| Spatial reasoning dataset excerpts |
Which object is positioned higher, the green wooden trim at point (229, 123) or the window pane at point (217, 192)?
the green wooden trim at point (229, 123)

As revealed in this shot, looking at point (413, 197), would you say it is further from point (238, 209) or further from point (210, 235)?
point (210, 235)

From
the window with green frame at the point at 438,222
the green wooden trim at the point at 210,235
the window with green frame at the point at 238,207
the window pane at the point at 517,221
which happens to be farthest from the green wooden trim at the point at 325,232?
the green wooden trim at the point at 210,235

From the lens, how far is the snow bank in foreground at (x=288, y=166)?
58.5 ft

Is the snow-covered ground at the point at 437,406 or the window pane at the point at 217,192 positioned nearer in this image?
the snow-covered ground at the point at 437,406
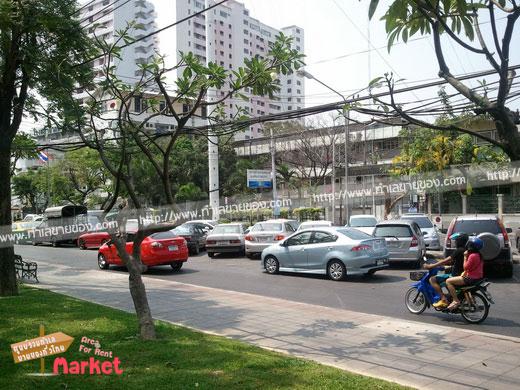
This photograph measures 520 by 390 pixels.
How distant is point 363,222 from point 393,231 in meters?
5.38

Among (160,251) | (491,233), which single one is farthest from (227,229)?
(491,233)

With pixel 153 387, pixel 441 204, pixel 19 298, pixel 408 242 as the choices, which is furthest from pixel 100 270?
pixel 441 204

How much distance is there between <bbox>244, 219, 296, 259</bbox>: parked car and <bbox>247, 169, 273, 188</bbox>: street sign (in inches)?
720

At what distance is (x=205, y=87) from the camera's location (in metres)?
7.29

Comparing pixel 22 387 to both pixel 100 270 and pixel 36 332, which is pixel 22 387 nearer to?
pixel 36 332

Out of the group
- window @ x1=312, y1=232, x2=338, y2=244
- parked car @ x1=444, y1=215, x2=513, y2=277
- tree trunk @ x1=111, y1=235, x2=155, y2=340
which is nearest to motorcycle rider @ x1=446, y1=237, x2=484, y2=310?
parked car @ x1=444, y1=215, x2=513, y2=277

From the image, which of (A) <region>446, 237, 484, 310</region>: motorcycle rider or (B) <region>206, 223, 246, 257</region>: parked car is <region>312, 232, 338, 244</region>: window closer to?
(A) <region>446, 237, 484, 310</region>: motorcycle rider

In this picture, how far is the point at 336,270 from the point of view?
13.9 metres

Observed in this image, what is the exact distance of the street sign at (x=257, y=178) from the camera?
39053 mm

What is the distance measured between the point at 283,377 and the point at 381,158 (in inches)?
1653

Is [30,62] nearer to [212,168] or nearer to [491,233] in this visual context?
[491,233]

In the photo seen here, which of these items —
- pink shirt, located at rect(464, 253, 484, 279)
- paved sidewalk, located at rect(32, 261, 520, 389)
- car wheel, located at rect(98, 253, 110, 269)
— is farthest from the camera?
car wheel, located at rect(98, 253, 110, 269)

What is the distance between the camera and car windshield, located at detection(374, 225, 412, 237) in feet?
53.8

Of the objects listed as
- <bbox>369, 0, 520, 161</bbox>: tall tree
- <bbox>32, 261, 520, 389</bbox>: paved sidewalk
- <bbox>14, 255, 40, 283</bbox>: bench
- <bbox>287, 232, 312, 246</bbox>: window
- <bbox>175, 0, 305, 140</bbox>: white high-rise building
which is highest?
<bbox>175, 0, 305, 140</bbox>: white high-rise building
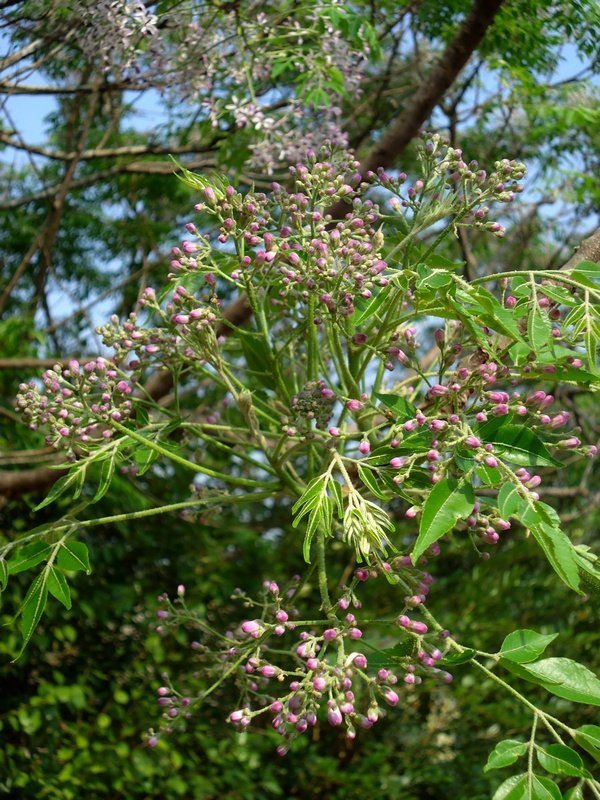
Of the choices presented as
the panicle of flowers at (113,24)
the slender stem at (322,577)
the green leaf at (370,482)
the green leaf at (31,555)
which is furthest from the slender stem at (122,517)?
the panicle of flowers at (113,24)

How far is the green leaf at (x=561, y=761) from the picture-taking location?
113 cm

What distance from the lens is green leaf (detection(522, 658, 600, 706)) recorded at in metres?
1.11

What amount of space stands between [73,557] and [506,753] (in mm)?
661

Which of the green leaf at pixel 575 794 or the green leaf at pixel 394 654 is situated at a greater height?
the green leaf at pixel 394 654

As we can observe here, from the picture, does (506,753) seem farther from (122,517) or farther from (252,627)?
(122,517)

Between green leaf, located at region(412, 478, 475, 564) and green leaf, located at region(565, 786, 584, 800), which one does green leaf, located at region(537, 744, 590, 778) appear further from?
green leaf, located at region(412, 478, 475, 564)

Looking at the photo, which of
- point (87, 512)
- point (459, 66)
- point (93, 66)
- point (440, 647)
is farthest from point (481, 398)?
point (87, 512)

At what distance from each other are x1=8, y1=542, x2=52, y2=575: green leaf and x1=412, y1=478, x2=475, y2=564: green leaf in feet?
2.01

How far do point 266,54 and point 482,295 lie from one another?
1780 millimetres

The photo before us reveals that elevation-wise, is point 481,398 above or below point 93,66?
below

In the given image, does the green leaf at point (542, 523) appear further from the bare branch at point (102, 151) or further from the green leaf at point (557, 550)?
the bare branch at point (102, 151)

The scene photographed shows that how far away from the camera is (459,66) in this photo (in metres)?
2.59

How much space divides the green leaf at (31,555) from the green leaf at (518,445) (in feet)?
2.25

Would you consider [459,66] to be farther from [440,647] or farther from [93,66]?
[440,647]
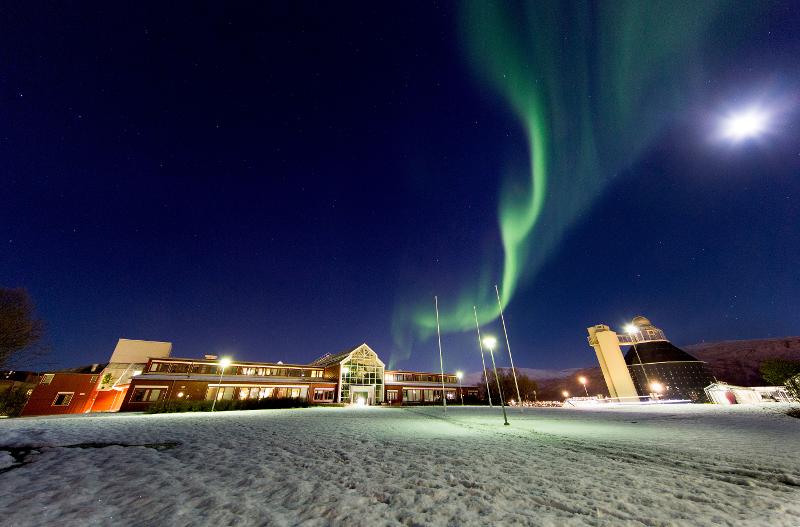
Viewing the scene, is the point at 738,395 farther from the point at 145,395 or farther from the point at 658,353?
the point at 145,395

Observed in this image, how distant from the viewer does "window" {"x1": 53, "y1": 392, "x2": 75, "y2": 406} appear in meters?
37.4

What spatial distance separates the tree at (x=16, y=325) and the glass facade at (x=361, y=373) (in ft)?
115

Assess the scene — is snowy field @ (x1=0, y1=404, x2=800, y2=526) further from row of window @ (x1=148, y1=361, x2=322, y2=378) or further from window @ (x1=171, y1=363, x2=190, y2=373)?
row of window @ (x1=148, y1=361, x2=322, y2=378)

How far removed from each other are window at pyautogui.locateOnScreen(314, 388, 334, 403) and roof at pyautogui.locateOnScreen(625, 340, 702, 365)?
5292 cm

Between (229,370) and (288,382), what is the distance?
860cm

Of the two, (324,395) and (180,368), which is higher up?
(180,368)

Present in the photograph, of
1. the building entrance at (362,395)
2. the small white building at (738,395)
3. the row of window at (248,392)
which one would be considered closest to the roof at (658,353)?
the small white building at (738,395)

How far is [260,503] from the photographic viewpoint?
3768 mm

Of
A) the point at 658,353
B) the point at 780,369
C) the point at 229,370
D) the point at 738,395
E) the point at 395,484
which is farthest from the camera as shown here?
the point at 658,353

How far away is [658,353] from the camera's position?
158ft

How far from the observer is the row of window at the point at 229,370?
37844 millimetres

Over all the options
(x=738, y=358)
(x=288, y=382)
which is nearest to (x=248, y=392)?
(x=288, y=382)

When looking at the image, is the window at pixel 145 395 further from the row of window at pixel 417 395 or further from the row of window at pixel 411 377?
the row of window at pixel 411 377

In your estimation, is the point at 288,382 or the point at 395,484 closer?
the point at 395,484
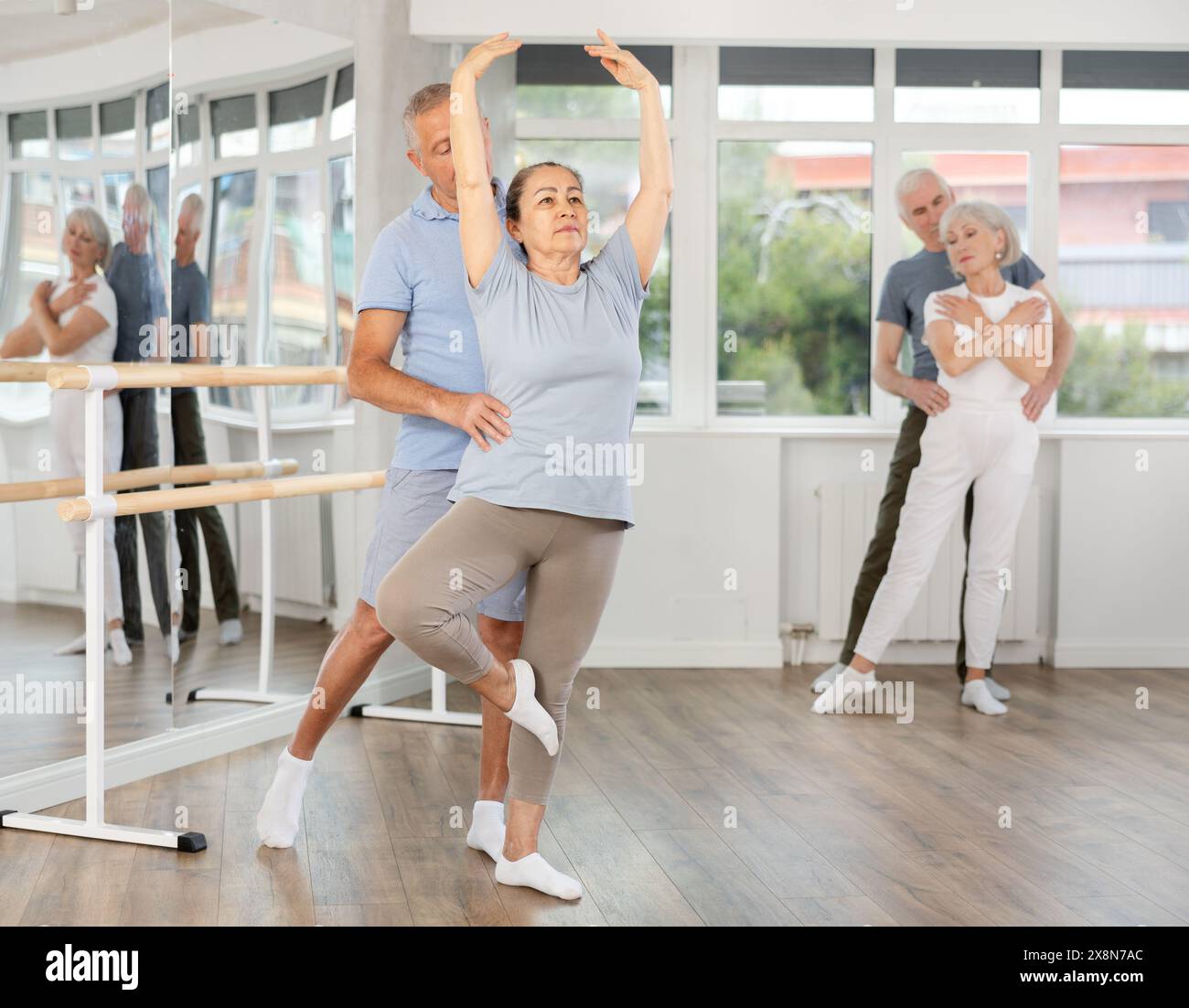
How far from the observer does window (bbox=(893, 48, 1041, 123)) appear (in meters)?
5.36

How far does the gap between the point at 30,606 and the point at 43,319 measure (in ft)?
2.22

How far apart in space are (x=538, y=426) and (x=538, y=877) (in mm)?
873

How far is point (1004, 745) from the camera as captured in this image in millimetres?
4027

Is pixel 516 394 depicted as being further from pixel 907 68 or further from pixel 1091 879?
pixel 907 68

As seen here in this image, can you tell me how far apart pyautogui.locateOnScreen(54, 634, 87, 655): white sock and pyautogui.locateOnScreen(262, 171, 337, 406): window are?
1002mm

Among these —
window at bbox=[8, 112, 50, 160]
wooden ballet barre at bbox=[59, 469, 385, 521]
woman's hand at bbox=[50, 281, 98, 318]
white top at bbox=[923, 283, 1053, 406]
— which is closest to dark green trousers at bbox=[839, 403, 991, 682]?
white top at bbox=[923, 283, 1053, 406]

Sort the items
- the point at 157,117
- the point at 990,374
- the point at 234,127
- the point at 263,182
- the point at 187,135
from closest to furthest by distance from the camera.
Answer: the point at 157,117
the point at 187,135
the point at 234,127
the point at 263,182
the point at 990,374

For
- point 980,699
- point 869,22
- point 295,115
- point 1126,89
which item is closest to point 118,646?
point 295,115

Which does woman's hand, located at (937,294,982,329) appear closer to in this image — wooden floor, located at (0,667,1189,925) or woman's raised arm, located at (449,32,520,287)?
wooden floor, located at (0,667,1189,925)

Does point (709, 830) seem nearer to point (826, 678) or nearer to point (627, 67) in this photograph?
point (627, 67)

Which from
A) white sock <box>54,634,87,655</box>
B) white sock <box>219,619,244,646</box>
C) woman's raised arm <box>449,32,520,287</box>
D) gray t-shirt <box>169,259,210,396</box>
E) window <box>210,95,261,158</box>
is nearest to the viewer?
woman's raised arm <box>449,32,520,287</box>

| Objective |
Copy the lines in the stretch from the line containing "Observed in this image, how" through the line containing "37844 millimetres", both of those lines included, reproducing each one without any change.

| Answer below |
Observed in this image, how distant from the viewer does "window" {"x1": 53, "y1": 392, "x2": 75, "y2": 406} appear in meters?
37.4

What spatial distance separates the tree at (x=16, y=325) and the glass facade at (x=361, y=373) (in ft)?
115

Assess the scene — is snowy field @ (x1=0, y1=404, x2=800, y2=526) further from row of window @ (x1=148, y1=361, x2=322, y2=378) or further from window @ (x1=171, y1=363, x2=190, y2=373)?
row of window @ (x1=148, y1=361, x2=322, y2=378)

How far removed from each other are window at pyautogui.locateOnScreen(314, 388, 334, 403) and roof at pyautogui.locateOnScreen(625, 340, 702, 365)?
5292 cm

Between (229,370) and (288,382), what is the distance?
860cm

Of the two, (324,395) and (180,368), which is higher up?
(180,368)

Present in the photograph, of
1. the building entrance at (362,395)
2. the small white building at (738,395)
3. the row of window at (248,392)
which one would be considered closest to the roof at (658,353)?
the small white building at (738,395)

How far is [260,503] from the photographic viewpoint?
3768 mm

Of
A) the point at 658,353
B) the point at 780,369
C) the point at 229,370
D) the point at 738,395
E) the point at 395,484
which is farthest from the camera as shown here?
the point at 658,353

How far away is [658,353] from the camera's position?
158ft

How far from the observer is the row of window at the point at 229,370?
37844 millimetres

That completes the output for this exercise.